Один из мужчин приблизился к гостье, и ловко стащил с нее паллу, а затем – и тунику. Склонившись, он стал лизать соски полных грудей. Другой тем временем, раздвинув сенатору ноги, и запустил руку в промежность. Марцелла прерывисто задышала и стала постанывать.
— Я оставлю вас, – сказала Октавия и вышла. Вслед за ней из комнаты выскочила Касиния.
— Не подведут? – спросила жрица, когда они оказались за дверью.
— Не сомневайся, Великая! – склонилась та. – В своем мире, с их слов, они снимались в «порно». Так у них называется представление, в котором мужчина публично ласкает женщину. Они сказали, что могут довести до любовного экстаза любую.
— Это всего лишь слова! – отмахнулась Октавия.
— Я проверила! – ощерилась помощница. – Они не врут.
Жрица бросила на нее пристальный взгляд. «Если им удалось это с Касинией…» – подумала она, как тут из-за дверей донесся страстный вопль. Он повторился, затем еще и еще… Не приходилось сомневаться: так может кричать только обезумевшая от страсти женщина.
— Я же говорила! – ухмыльнулась помощница.

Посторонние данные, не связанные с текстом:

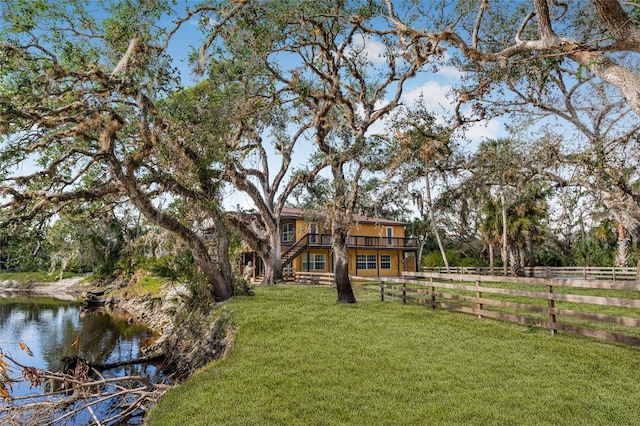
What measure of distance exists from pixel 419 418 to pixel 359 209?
11.6 m

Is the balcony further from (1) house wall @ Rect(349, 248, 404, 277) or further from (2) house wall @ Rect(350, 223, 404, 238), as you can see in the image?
(1) house wall @ Rect(349, 248, 404, 277)

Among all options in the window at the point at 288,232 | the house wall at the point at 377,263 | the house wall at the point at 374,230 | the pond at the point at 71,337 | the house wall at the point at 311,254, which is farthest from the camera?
the house wall at the point at 374,230

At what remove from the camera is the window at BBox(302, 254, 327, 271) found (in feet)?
103

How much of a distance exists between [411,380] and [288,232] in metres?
27.7

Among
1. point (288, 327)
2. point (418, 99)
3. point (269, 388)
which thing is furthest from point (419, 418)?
point (418, 99)

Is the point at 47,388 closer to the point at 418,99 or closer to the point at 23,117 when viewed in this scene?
the point at 23,117

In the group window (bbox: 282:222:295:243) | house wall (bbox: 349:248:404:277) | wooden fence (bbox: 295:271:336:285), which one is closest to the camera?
wooden fence (bbox: 295:271:336:285)

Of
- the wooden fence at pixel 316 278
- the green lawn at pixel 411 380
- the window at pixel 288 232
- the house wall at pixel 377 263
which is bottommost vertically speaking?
the green lawn at pixel 411 380

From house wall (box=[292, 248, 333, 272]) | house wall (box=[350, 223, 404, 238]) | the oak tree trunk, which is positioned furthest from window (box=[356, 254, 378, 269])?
the oak tree trunk

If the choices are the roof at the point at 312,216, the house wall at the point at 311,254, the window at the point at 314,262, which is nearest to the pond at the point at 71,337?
the roof at the point at 312,216

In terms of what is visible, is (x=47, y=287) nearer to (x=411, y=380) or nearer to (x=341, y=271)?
(x=341, y=271)

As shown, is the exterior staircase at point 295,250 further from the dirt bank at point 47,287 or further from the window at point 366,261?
the dirt bank at point 47,287

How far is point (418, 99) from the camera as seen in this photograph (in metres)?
13.5

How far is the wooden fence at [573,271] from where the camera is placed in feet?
83.1
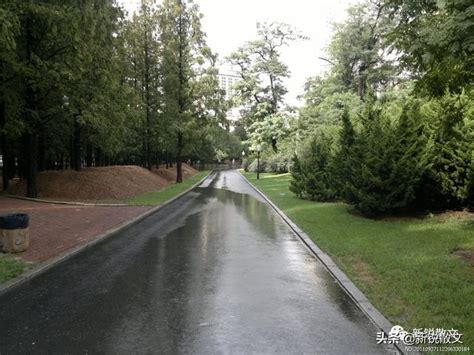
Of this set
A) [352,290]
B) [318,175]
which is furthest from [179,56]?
[352,290]

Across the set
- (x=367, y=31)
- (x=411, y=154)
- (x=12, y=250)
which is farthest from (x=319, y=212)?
(x=367, y=31)

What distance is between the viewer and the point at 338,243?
10031 millimetres

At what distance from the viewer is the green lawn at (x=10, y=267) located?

— Что они попросили? – спросила Октавия.
— По два золотых.
— Всего-то? – удивилась жрица.
— И еще позволения время от времени совокупляться со жрицами – по их выбору. Они сказали, что им этого очень хочется.
— Пусть! – согласилась Октавия. – Но только так, чтобы другие мужчины не знали.
Касиния склонила голову. Тем временем вопль за дверью стал непрерывным и внезапно оборвался. Жрица с помощницей замерли. Отворилась дверь, и в коридор, на ходу поправляя туники, выскользнули мужчины. Поравнявшись с Октавией, они поклонились.
— Проводи! – велела жрица Касинии и отправилась в комнату. Гостью она застала уже одетой, правда, небрежно. Марцелла возлежала на лектусе и потягивала из чаши вино. Октавия молча устроилась напротив.
— Ты не солгала, – хрипло сказала сенатор, ставя на стол чашу. – Ты отдашь мне этих двоих, если стаешь принцепсом?